Continued government failures, ineffective parliament

Wednesday, 21 June 2017 03:14 Written by  Heart of Asia Read 128 times

Parliaments in democratic societies can do a lot to save countries during tense situations. In other countries, when governments fail to deliver, and cannot respond to legitimate demands of their people, the parliaments as representatives of people take the initiative and offer logical solutions to steer the country out of the crisis, but unfortunately Afghanistan lacks such a parliament. Not only has the government failed to correct the situation, but the National Assembly also has not properly fulfilled its responsibility. Both houses of the National Assembly were largely ineffectual in the recent years. 

 

Some lawmakers also admit their failure in overseeing the performance of the government and pushing it to take actions as demanded by the people. They told the plenary session on Monday that the parliamentarians have been ineffective in their work, and that the government did not respect their decisions. 
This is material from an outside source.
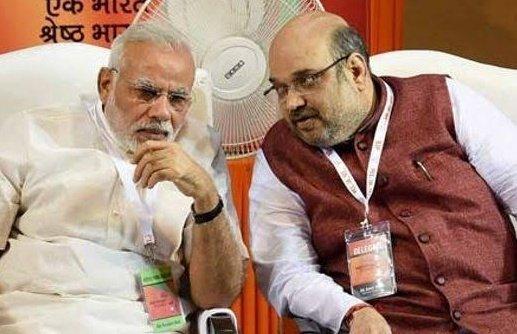 P1 #Shah : You missed #Eid     #Modi : Abhi last month to thi  #Shah : That was #EidAlFitr & next month it is #EidAlAdha             P2  #Modi : pic.twitter.com/PnNXVEUzAo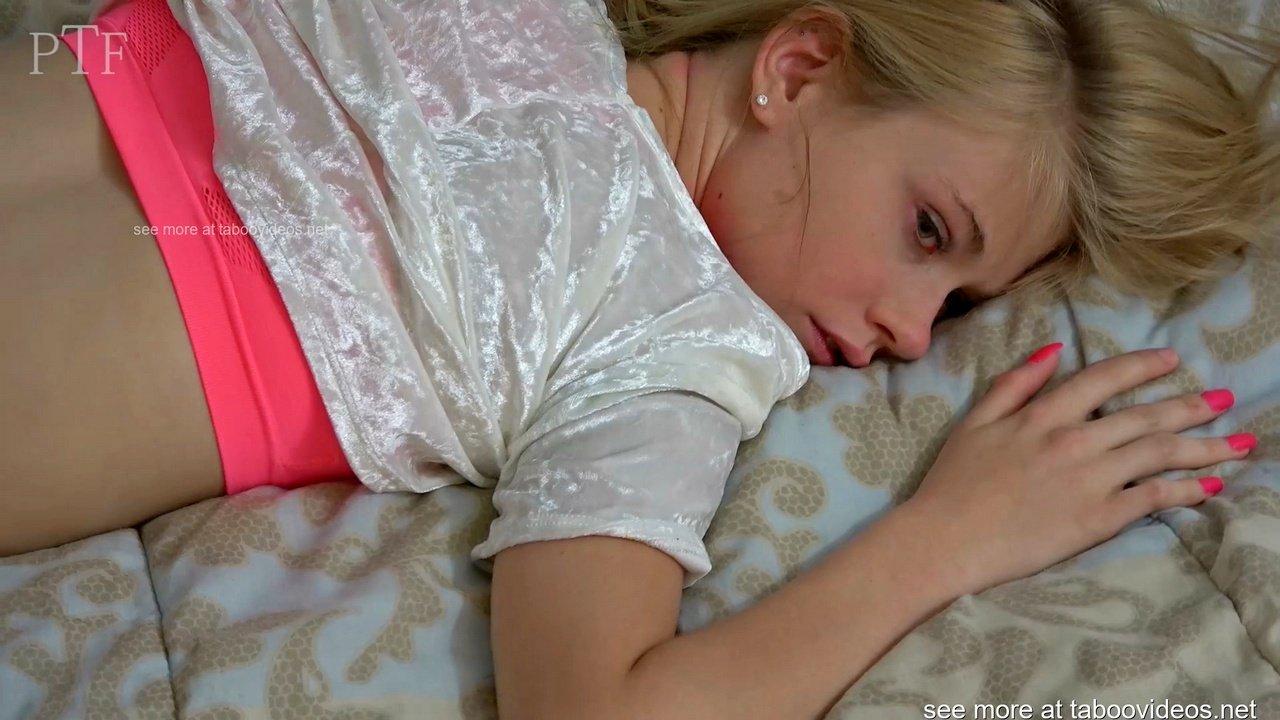 Прилежная девушка вынуждена жестко отдаваться мужику на кровати порно видео БоссПорно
The main reasons for the ineffectiveness of the National Assembly are the expiration of their legitimate term, weak leadership, and questions and concerns about the activities of lawmakers. The legal term of Wolesi Jirga has already expired, and the lawmakers continue to serve a concessionary period granted to them by the president through a legislative decree. This has allowed the government to not respect the decisions of Wolesi Jirga as a supervisory or representative body. Even the government thinks it owes Wolesi Jirga for granting the concessionary term to lawmakers.  Additionally, the leadership of the National Assembly, particularly of Wolesi Jirga, doesn’t have enough capability to exert its powers properly and as required by laws. This problem mostly leads to the non-implementation of decisions made by the lawmakers. 

The increased involvement of some lawmakers in personal businesses for which their continued absence is a good example is another factor that has undermined the role of Wolesi Jirga. Some members of parliament attend parliament sessions only when a minister is impeached, or when their individual interests are concerned. 

In the light of the above issues, the continuity of the work of parliamentarians in the current form cannot heal the wounds of Afghans. The tense situation requires that an effective and legitimate parliament be chosen through election so that there is an appropriate address to supervise the government.